Two weeks later, I was kind of stable but the fast way into meditation was laid and stayed with me.

Since that incident, lots of things and work going on in different layers of the body/mind followed but sometimes, it is a lot to take and it is a constant tearing between the feelings.

– The strong movements of the energy can make you crazy but when silent, I miss “her”…

– Character changes come like gifts but on the other hand, demand a lot of work which means: I have to do it now or I pay with enormous tensions. Have to sit down. Have to do the work.

– Knowing, just knowing what to do. Not being afraid of certain things happening. Things that in a “normal” state would have freaked me out. On the other hand, feeling utter despair for always having to know on my own. 

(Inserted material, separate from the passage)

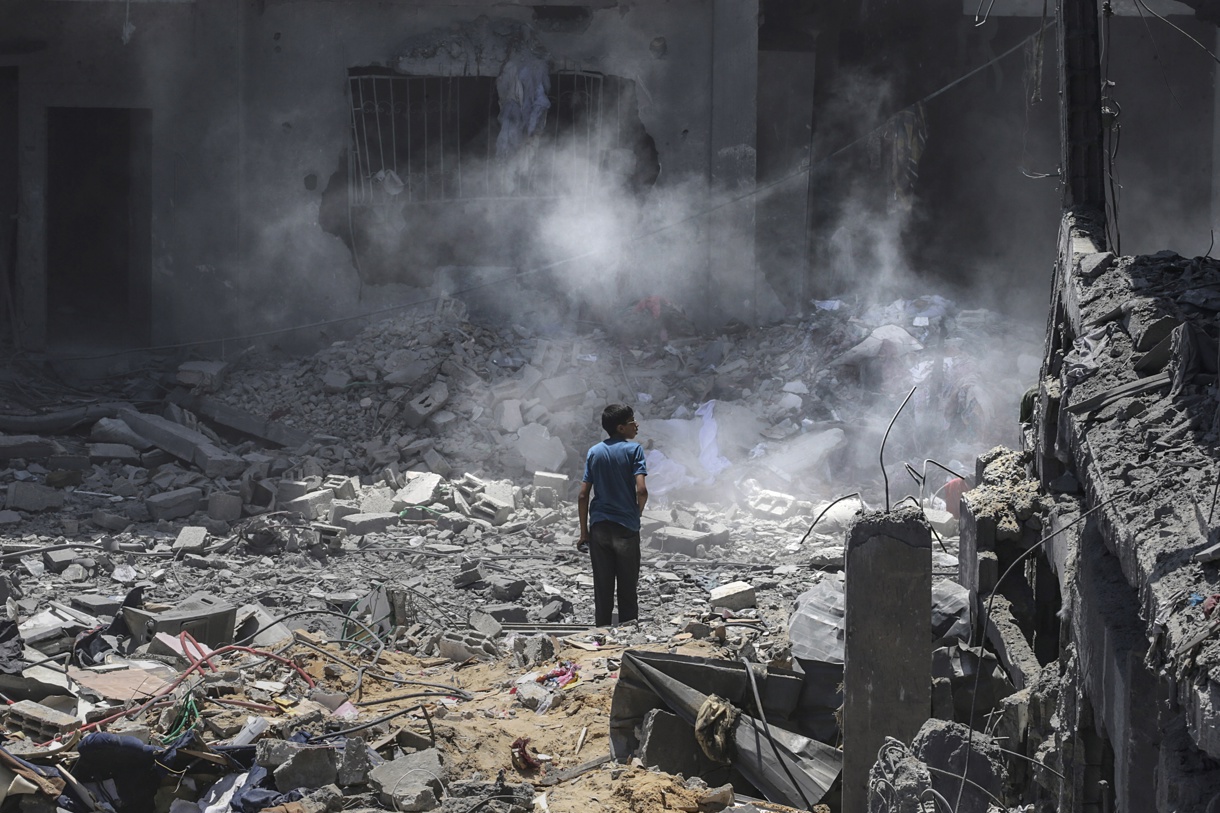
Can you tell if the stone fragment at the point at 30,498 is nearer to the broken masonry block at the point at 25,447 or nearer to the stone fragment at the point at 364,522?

– Much more able to just trust and let things happen, evolve, develop in time while on the other hand being much more upset about things that are out of my influence and therefore the “me” being forced to accept it.

– Losing the grip of the ego more and more while standing clearly in the “I“. No longer having patience for attacks of any level of severity against me that have nothing to do with me. 

– Accepting other people in their way of being while when sensing it is coming from an egoic state of mind, not having lots of nerves for dealing with petty problems and/or eg. resistance to make changes that would help getting better.

– Days like at work, sitting without movement for a long time, can create lots of tensions and a kind of nausea-feeling like when I was pregnant. Need for rest while need for lots of movement, stretching, bending.

– Sleeping hours very uncertain: Lots of sweating during nighttime, vivid dreaming, not being able to sleep more than 5 – 6 hours but feeling very tired in the early afternoon.

– Heightened senses come back slowly, this time more gradually. Even sounds traveling through the spine came back. Strong ones like thunder and – if I desire, I can draw certain music inwards.

– Thunder seems kind of “there“ anyway. Sometimes hearing thunder-like sounds, feeling energy exiting my body like thunder into the ground.How has your awakening progressed?

4. What year did awakening come for you?

My Kundalini awoke in 2016, so it’s been 4 years now. Progression is ongoing and unfolding in circles. Every time I thought that NOW! This is it! I had to realize that I am still nowhere…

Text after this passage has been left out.